Medications that prevent HIV infection — known as pre-exposure prophylaxis, or PrEP, have been available for nearly a decade — but less than a quarter of people who could benefit from PrEP are taking it. Arnold Ventures funded the creation of a novel policy proposal for a national program to finance and distribute these medications, moves that could put the U.S. on track to end the HIV epidemic. The proposal envisions a national PrEP program that addresses enormous disparities in access impacting rural communities and communities of color.
Arnold Ventures’ Drug Prices Team recently spoke with Joshua Sharfstein, a lead author of the proposal and a professor at the Bloomberg School of Public Health at Johns Hopkins University. Sharfstein said the proposal drew from past national public health success stories – and that its uptake could have positive implications for public health during the COVID-19 era. The creation of the national proposal marks an important and positive first step. Any path forward would likely include engagement with stakeholders and work with government officials to pursue and implement this strategy.
This piece has been edited for length and clarity.
As a physician and former policymaker, how have you seen the burden of low PrEP utilization play out on the ground?
The U.S. is barely making progress on the HIV epidemic. There are still tens of thousands of new infections a year, with more than two-thirds in Black and Hispanic individuals. A major problem is that many people at the greatest risk for HIV infection have poor access to preventive services, including PrEP.

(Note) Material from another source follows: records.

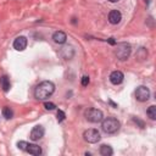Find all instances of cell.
<instances>
[{
    "label": "cell",
    "mask_w": 156,
    "mask_h": 156,
    "mask_svg": "<svg viewBox=\"0 0 156 156\" xmlns=\"http://www.w3.org/2000/svg\"><path fill=\"white\" fill-rule=\"evenodd\" d=\"M54 92H55V84L50 80H44L37 85L34 90V97L38 100H46L52 95Z\"/></svg>",
    "instance_id": "cell-1"
},
{
    "label": "cell",
    "mask_w": 156,
    "mask_h": 156,
    "mask_svg": "<svg viewBox=\"0 0 156 156\" xmlns=\"http://www.w3.org/2000/svg\"><path fill=\"white\" fill-rule=\"evenodd\" d=\"M101 122H103V123H101V128H103V131L107 134L116 133L121 127L120 121L117 118H115V117H107V118L103 120Z\"/></svg>",
    "instance_id": "cell-2"
},
{
    "label": "cell",
    "mask_w": 156,
    "mask_h": 156,
    "mask_svg": "<svg viewBox=\"0 0 156 156\" xmlns=\"http://www.w3.org/2000/svg\"><path fill=\"white\" fill-rule=\"evenodd\" d=\"M131 45L127 44V43H120L117 44V48H116V51H115V54H116V56L118 60L121 61H125L127 60L128 57H129L131 55Z\"/></svg>",
    "instance_id": "cell-3"
},
{
    "label": "cell",
    "mask_w": 156,
    "mask_h": 156,
    "mask_svg": "<svg viewBox=\"0 0 156 156\" xmlns=\"http://www.w3.org/2000/svg\"><path fill=\"white\" fill-rule=\"evenodd\" d=\"M85 118L89 122H92V123H99V122L104 120V113L101 110H99V108L92 107L85 111Z\"/></svg>",
    "instance_id": "cell-4"
},
{
    "label": "cell",
    "mask_w": 156,
    "mask_h": 156,
    "mask_svg": "<svg viewBox=\"0 0 156 156\" xmlns=\"http://www.w3.org/2000/svg\"><path fill=\"white\" fill-rule=\"evenodd\" d=\"M83 138L87 143H90V144H95L101 139V135L99 133L98 129H94V128H90V129H87L83 133Z\"/></svg>",
    "instance_id": "cell-5"
},
{
    "label": "cell",
    "mask_w": 156,
    "mask_h": 156,
    "mask_svg": "<svg viewBox=\"0 0 156 156\" xmlns=\"http://www.w3.org/2000/svg\"><path fill=\"white\" fill-rule=\"evenodd\" d=\"M135 99L140 103H145L150 99V90H149L148 87H144V85H140L135 90Z\"/></svg>",
    "instance_id": "cell-6"
},
{
    "label": "cell",
    "mask_w": 156,
    "mask_h": 156,
    "mask_svg": "<svg viewBox=\"0 0 156 156\" xmlns=\"http://www.w3.org/2000/svg\"><path fill=\"white\" fill-rule=\"evenodd\" d=\"M44 133H45V131H44V127H43V126H40V125H39V126H36V127L32 129L29 138H31L33 141H37V140L42 139V138L44 137Z\"/></svg>",
    "instance_id": "cell-7"
},
{
    "label": "cell",
    "mask_w": 156,
    "mask_h": 156,
    "mask_svg": "<svg viewBox=\"0 0 156 156\" xmlns=\"http://www.w3.org/2000/svg\"><path fill=\"white\" fill-rule=\"evenodd\" d=\"M123 73H122L121 71H113L111 74H110V82L115 85H117V84H121L122 82H123Z\"/></svg>",
    "instance_id": "cell-8"
},
{
    "label": "cell",
    "mask_w": 156,
    "mask_h": 156,
    "mask_svg": "<svg viewBox=\"0 0 156 156\" xmlns=\"http://www.w3.org/2000/svg\"><path fill=\"white\" fill-rule=\"evenodd\" d=\"M27 46V38L26 37H17L15 39V42H13V48L18 51H23Z\"/></svg>",
    "instance_id": "cell-9"
},
{
    "label": "cell",
    "mask_w": 156,
    "mask_h": 156,
    "mask_svg": "<svg viewBox=\"0 0 156 156\" xmlns=\"http://www.w3.org/2000/svg\"><path fill=\"white\" fill-rule=\"evenodd\" d=\"M122 20V15L118 10H112L108 13V22L111 24H118Z\"/></svg>",
    "instance_id": "cell-10"
},
{
    "label": "cell",
    "mask_w": 156,
    "mask_h": 156,
    "mask_svg": "<svg viewBox=\"0 0 156 156\" xmlns=\"http://www.w3.org/2000/svg\"><path fill=\"white\" fill-rule=\"evenodd\" d=\"M66 39H67V36H66V33L62 32V31H57V32H55L52 34V40L56 44H64V43H66Z\"/></svg>",
    "instance_id": "cell-11"
},
{
    "label": "cell",
    "mask_w": 156,
    "mask_h": 156,
    "mask_svg": "<svg viewBox=\"0 0 156 156\" xmlns=\"http://www.w3.org/2000/svg\"><path fill=\"white\" fill-rule=\"evenodd\" d=\"M27 153H29L31 155H34V156H39L40 154H42V148H40L39 145L37 144H28V146H27Z\"/></svg>",
    "instance_id": "cell-12"
},
{
    "label": "cell",
    "mask_w": 156,
    "mask_h": 156,
    "mask_svg": "<svg viewBox=\"0 0 156 156\" xmlns=\"http://www.w3.org/2000/svg\"><path fill=\"white\" fill-rule=\"evenodd\" d=\"M0 85H1L3 88V90L6 93V92H9L10 90V88H11V84H10V78L8 76H3L1 78H0Z\"/></svg>",
    "instance_id": "cell-13"
},
{
    "label": "cell",
    "mask_w": 156,
    "mask_h": 156,
    "mask_svg": "<svg viewBox=\"0 0 156 156\" xmlns=\"http://www.w3.org/2000/svg\"><path fill=\"white\" fill-rule=\"evenodd\" d=\"M100 154L103 155V156H111L113 154V150H112V148L110 145H101L100 146Z\"/></svg>",
    "instance_id": "cell-14"
},
{
    "label": "cell",
    "mask_w": 156,
    "mask_h": 156,
    "mask_svg": "<svg viewBox=\"0 0 156 156\" xmlns=\"http://www.w3.org/2000/svg\"><path fill=\"white\" fill-rule=\"evenodd\" d=\"M146 113H148V116H149L150 120H156V106L155 105L149 106Z\"/></svg>",
    "instance_id": "cell-15"
},
{
    "label": "cell",
    "mask_w": 156,
    "mask_h": 156,
    "mask_svg": "<svg viewBox=\"0 0 156 156\" xmlns=\"http://www.w3.org/2000/svg\"><path fill=\"white\" fill-rule=\"evenodd\" d=\"M12 110L9 107V106H5L4 108H3V116L6 118V120H10V118H12Z\"/></svg>",
    "instance_id": "cell-16"
},
{
    "label": "cell",
    "mask_w": 156,
    "mask_h": 156,
    "mask_svg": "<svg viewBox=\"0 0 156 156\" xmlns=\"http://www.w3.org/2000/svg\"><path fill=\"white\" fill-rule=\"evenodd\" d=\"M17 146H18V149H21V150H27L28 143H27V141H18V143H17Z\"/></svg>",
    "instance_id": "cell-17"
},
{
    "label": "cell",
    "mask_w": 156,
    "mask_h": 156,
    "mask_svg": "<svg viewBox=\"0 0 156 156\" xmlns=\"http://www.w3.org/2000/svg\"><path fill=\"white\" fill-rule=\"evenodd\" d=\"M65 117H66L65 112H64L62 110H59V111H57V121H59V122H62V121L65 120Z\"/></svg>",
    "instance_id": "cell-18"
},
{
    "label": "cell",
    "mask_w": 156,
    "mask_h": 156,
    "mask_svg": "<svg viewBox=\"0 0 156 156\" xmlns=\"http://www.w3.org/2000/svg\"><path fill=\"white\" fill-rule=\"evenodd\" d=\"M44 107L46 108V110L51 111V110H54V108H55L56 106H55V104H54V103H48V101H46V103H44Z\"/></svg>",
    "instance_id": "cell-19"
},
{
    "label": "cell",
    "mask_w": 156,
    "mask_h": 156,
    "mask_svg": "<svg viewBox=\"0 0 156 156\" xmlns=\"http://www.w3.org/2000/svg\"><path fill=\"white\" fill-rule=\"evenodd\" d=\"M89 82H90V79H89L88 76H83L82 77V85L83 87H87L88 84H89Z\"/></svg>",
    "instance_id": "cell-20"
},
{
    "label": "cell",
    "mask_w": 156,
    "mask_h": 156,
    "mask_svg": "<svg viewBox=\"0 0 156 156\" xmlns=\"http://www.w3.org/2000/svg\"><path fill=\"white\" fill-rule=\"evenodd\" d=\"M107 42H108V44H111V45H116V40H115L113 38H108Z\"/></svg>",
    "instance_id": "cell-21"
},
{
    "label": "cell",
    "mask_w": 156,
    "mask_h": 156,
    "mask_svg": "<svg viewBox=\"0 0 156 156\" xmlns=\"http://www.w3.org/2000/svg\"><path fill=\"white\" fill-rule=\"evenodd\" d=\"M110 3H117V1H120V0H108Z\"/></svg>",
    "instance_id": "cell-22"
}]
</instances>
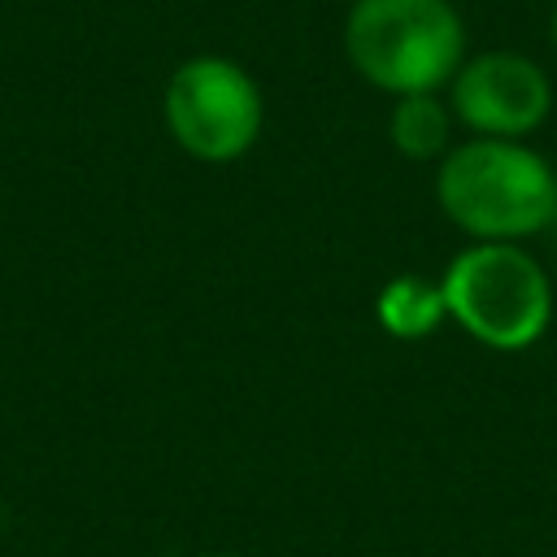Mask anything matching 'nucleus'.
<instances>
[{
	"mask_svg": "<svg viewBox=\"0 0 557 557\" xmlns=\"http://www.w3.org/2000/svg\"><path fill=\"white\" fill-rule=\"evenodd\" d=\"M435 200L474 244H518L557 218V174L518 139H470L440 157Z\"/></svg>",
	"mask_w": 557,
	"mask_h": 557,
	"instance_id": "nucleus-1",
	"label": "nucleus"
},
{
	"mask_svg": "<svg viewBox=\"0 0 557 557\" xmlns=\"http://www.w3.org/2000/svg\"><path fill=\"white\" fill-rule=\"evenodd\" d=\"M344 52L370 87L418 96L453 83L466 30L448 0H357L344 22Z\"/></svg>",
	"mask_w": 557,
	"mask_h": 557,
	"instance_id": "nucleus-2",
	"label": "nucleus"
},
{
	"mask_svg": "<svg viewBox=\"0 0 557 557\" xmlns=\"http://www.w3.org/2000/svg\"><path fill=\"white\" fill-rule=\"evenodd\" d=\"M448 318L496 352L531 348L553 322V283L522 244H470L440 274Z\"/></svg>",
	"mask_w": 557,
	"mask_h": 557,
	"instance_id": "nucleus-3",
	"label": "nucleus"
},
{
	"mask_svg": "<svg viewBox=\"0 0 557 557\" xmlns=\"http://www.w3.org/2000/svg\"><path fill=\"white\" fill-rule=\"evenodd\" d=\"M161 113L187 157L226 165L257 144L265 104L244 65L226 57H191L170 74Z\"/></svg>",
	"mask_w": 557,
	"mask_h": 557,
	"instance_id": "nucleus-4",
	"label": "nucleus"
},
{
	"mask_svg": "<svg viewBox=\"0 0 557 557\" xmlns=\"http://www.w3.org/2000/svg\"><path fill=\"white\" fill-rule=\"evenodd\" d=\"M553 109L548 74L518 52H483L453 74V113L479 139H522Z\"/></svg>",
	"mask_w": 557,
	"mask_h": 557,
	"instance_id": "nucleus-5",
	"label": "nucleus"
},
{
	"mask_svg": "<svg viewBox=\"0 0 557 557\" xmlns=\"http://www.w3.org/2000/svg\"><path fill=\"white\" fill-rule=\"evenodd\" d=\"M374 318H379V326H383L387 335H396V339H422V335H431V331L448 318V309H444L440 283H426L422 274H396V278L379 292Z\"/></svg>",
	"mask_w": 557,
	"mask_h": 557,
	"instance_id": "nucleus-6",
	"label": "nucleus"
},
{
	"mask_svg": "<svg viewBox=\"0 0 557 557\" xmlns=\"http://www.w3.org/2000/svg\"><path fill=\"white\" fill-rule=\"evenodd\" d=\"M387 135H392V144H396L400 157H409V161H431V157H444V152H448L453 113L444 109V100H440L435 91L396 96Z\"/></svg>",
	"mask_w": 557,
	"mask_h": 557,
	"instance_id": "nucleus-7",
	"label": "nucleus"
},
{
	"mask_svg": "<svg viewBox=\"0 0 557 557\" xmlns=\"http://www.w3.org/2000/svg\"><path fill=\"white\" fill-rule=\"evenodd\" d=\"M553 39H557V13H553Z\"/></svg>",
	"mask_w": 557,
	"mask_h": 557,
	"instance_id": "nucleus-8",
	"label": "nucleus"
}]
</instances>
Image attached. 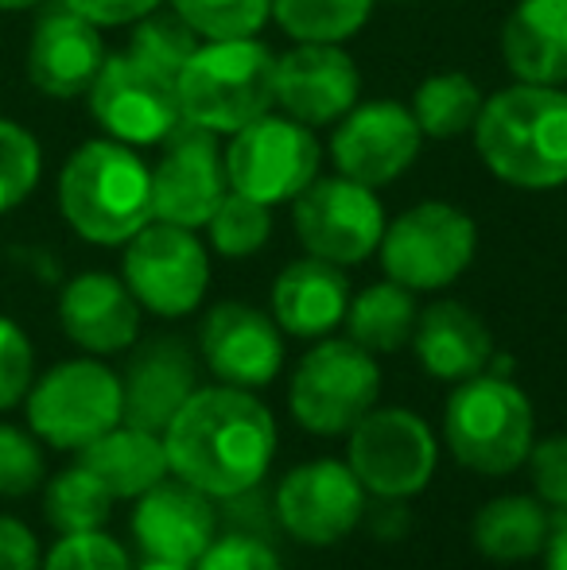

One approach would be to trust that the health care system will eventually deliver better access to care. But as I’ve seen throughout my career, health care in the United States is confusing and inefficient and often produces unsatisfactory and inequitable results. This model recognizes that a new policy approach is urgently needed.
How does the model outlined in your report serve as a mechanism to address disparities in PrEP utilization and access?
In developing this model, we listened to many advocates, health policy experts, clinicians, and patients. Their common message was that HIV prevention services should be easily available to people “where they are,” rather than predominantly located in places and through programs that may be difficult to access.
The model proposes to make PrEP easily available — in clinics, at pharmacies, and in communities. One innovative element is the delivery of PrEP care via telemedicine inside trusted community programs, including domestic violence centers, syringe service programs, and street outreach efforts. This approach is designed to find people left behind by the current system, closing disparities affecting communities of color and rural areas.
Your report mentions the Vaccines for Children program model inspired features of your proposed PrEP financing and delivery model. Tell us a bit about VFC’s successes and what features in particular are leveraged in your proposed model.
The Vaccines for Children program was created in the 1990s as a response to a policy failure. Despite the fact that most children had insurance coverage for vaccines, many low-income children were not being vaccinated on time. Vaccine-preventable diseases were on the rise.
The new program nationalized vaccine purchase for poor and uninsured children, making it easy for health care clinics to order and provide vaccinations on time. In the process, the government has been able to use its buying power to lower costs. It has been estimated that during its first 20 years, the Vaccines for Children program prevented 322 million illnesses and 21 million hospitalizations, potentially preventing up to 732,000 deaths.
Our model takes inspiration from these successes, recognizing that a national approach to making life-saving preventive interventions widely available can have enormous benefits.
Were there state models you drew from to inform this proposal?
The Louisiana subscription model for the treatment of hepatitis C is another inspiration for this model. In Louisiana, state officials recognized that the health care system’s usual approach was failing to deliver a life-saving treatment to tens of thousands of people with liver disease. Their solution was to design a different way of buying medications and make them available to low-income state residents, both in community and correctional settings. As a result of this initiative, many Louisianans have been cured of hepatitis C.
Are there other drugs that help meet important public health goals that have similar potential for this type of model at the federal level?
Once the federal government sets up a national PrEP program, there will be opportunities to address other urgent health challenges. For example, community sites in the program’s network might become partners in efforts to vaccinate against COVID and other preventable diseases. They might also become places to offer effective drug treatment to people with substance use disorder.
In addition, there is broader relevance to the model’s approach of buying medications in bulk or through a subscription model. Paying at once for everyone to get care allows society to achieve life-saving and often cost-saving public health benefits. By contrast, it is less efficient and less equitable for the health care system to make coverage and pricing decisions one individual patient at a time.
As an example, a “public health” purchasing model for the opioid crisis could make naloxone (a medication that rapidly reverses opioid overdose) and treatment medications available to all who need them.